# Data listing
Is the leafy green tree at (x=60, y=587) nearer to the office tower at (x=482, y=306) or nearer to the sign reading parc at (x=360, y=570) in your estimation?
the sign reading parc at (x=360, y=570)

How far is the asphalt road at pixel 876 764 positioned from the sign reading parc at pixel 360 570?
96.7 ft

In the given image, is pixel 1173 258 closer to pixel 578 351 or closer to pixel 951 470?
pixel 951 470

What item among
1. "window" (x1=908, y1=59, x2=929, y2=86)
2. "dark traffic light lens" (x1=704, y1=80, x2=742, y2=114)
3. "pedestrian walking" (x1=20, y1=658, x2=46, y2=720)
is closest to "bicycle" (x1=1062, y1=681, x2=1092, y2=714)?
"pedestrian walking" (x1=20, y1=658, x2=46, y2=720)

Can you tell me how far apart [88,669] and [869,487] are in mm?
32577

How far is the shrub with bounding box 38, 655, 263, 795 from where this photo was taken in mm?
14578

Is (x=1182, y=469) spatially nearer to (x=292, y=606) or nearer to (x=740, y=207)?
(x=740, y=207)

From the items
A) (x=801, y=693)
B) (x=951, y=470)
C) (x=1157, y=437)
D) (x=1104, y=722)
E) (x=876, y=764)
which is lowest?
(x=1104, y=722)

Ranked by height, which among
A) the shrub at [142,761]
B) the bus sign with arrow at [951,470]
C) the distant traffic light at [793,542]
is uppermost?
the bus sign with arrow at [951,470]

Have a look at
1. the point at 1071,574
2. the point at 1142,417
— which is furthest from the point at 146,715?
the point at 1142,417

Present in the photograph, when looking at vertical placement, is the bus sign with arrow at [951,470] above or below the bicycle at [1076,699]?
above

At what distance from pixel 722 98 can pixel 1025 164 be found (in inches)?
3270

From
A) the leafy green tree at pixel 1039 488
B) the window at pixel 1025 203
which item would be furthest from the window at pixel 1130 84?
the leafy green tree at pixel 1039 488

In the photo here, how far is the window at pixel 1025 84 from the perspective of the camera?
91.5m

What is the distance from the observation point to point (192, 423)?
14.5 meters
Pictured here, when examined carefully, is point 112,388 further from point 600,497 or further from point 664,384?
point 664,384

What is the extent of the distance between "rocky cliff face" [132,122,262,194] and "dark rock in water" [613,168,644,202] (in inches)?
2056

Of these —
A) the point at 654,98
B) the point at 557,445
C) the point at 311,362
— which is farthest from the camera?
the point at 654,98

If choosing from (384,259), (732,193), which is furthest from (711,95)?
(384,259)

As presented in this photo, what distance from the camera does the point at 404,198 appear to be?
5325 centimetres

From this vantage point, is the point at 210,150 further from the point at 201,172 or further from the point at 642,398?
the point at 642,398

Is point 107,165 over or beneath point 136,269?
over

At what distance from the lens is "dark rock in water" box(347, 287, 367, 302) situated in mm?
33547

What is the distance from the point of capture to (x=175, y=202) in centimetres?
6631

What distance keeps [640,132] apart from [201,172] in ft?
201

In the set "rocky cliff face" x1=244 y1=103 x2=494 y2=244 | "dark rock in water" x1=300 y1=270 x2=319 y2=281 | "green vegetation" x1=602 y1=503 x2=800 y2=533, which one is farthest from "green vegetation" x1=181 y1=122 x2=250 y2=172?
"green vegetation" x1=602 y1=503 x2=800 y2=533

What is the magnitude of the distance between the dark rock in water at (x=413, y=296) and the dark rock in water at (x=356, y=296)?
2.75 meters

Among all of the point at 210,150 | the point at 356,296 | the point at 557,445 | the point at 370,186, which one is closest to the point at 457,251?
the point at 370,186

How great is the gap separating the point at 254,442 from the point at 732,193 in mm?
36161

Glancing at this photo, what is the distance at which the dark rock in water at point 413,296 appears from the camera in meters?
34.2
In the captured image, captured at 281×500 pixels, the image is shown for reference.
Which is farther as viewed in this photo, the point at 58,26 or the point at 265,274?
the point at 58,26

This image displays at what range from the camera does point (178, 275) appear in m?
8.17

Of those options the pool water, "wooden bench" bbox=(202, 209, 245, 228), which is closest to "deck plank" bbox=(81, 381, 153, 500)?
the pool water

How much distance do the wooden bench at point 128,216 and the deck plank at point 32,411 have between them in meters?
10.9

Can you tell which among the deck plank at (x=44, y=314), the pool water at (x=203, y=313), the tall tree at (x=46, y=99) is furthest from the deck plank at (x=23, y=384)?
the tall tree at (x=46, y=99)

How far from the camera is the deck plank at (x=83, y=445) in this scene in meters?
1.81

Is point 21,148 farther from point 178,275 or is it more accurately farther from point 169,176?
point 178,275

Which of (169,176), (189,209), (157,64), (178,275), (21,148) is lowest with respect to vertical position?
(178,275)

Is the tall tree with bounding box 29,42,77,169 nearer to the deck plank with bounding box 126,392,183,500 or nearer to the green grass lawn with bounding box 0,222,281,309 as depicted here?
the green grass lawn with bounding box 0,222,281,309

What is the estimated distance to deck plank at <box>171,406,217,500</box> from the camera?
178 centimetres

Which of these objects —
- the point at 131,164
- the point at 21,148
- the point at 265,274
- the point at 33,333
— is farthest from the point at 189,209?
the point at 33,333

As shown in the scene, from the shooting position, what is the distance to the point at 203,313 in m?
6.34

# Short exercise
Take every line from the one containing "This image displays" to the end of the listing and output it exactly, with nothing else.

# Reply
This image displays at what range from the camera does point (178, 275) appear in m?
8.17

Of those options the pool water, "wooden bench" bbox=(202, 209, 245, 228), which is closest to "deck plank" bbox=(81, 381, 153, 500)?
the pool water

How much distance do the wooden bench at point 128,216 and the deck plank at point 32,411 have between them in meters?
10.9

Can you tell which among the deck plank at (x=44, y=314), the pool water at (x=203, y=313), the tall tree at (x=46, y=99) is furthest from the deck plank at (x=23, y=384)?
the tall tree at (x=46, y=99)

How far from the camera is the deck plank at (x=83, y=445) in this scene in meters?
1.81

Is point 21,148 farther from point 178,275 or is it more accurately farther from point 169,176?
point 178,275

Which of (169,176), (189,209), (157,64), (178,275), (21,148) is lowest with respect to vertical position?
(178,275)

Is the tall tree with bounding box 29,42,77,169 nearer to the deck plank with bounding box 126,392,183,500 or nearer to the green grass lawn with bounding box 0,222,281,309 as depicted here?
the green grass lawn with bounding box 0,222,281,309

What is the estimated distance to deck plank at <box>171,406,217,500</box> from the camera?
178 centimetres

Which of these objects —
- the point at 131,164
- the point at 21,148
- the point at 265,274
- the point at 33,333
— is farthest from the point at 189,209?
the point at 33,333

As shown in the scene, from the shooting position, what is the distance to the point at 203,313 in m?
6.34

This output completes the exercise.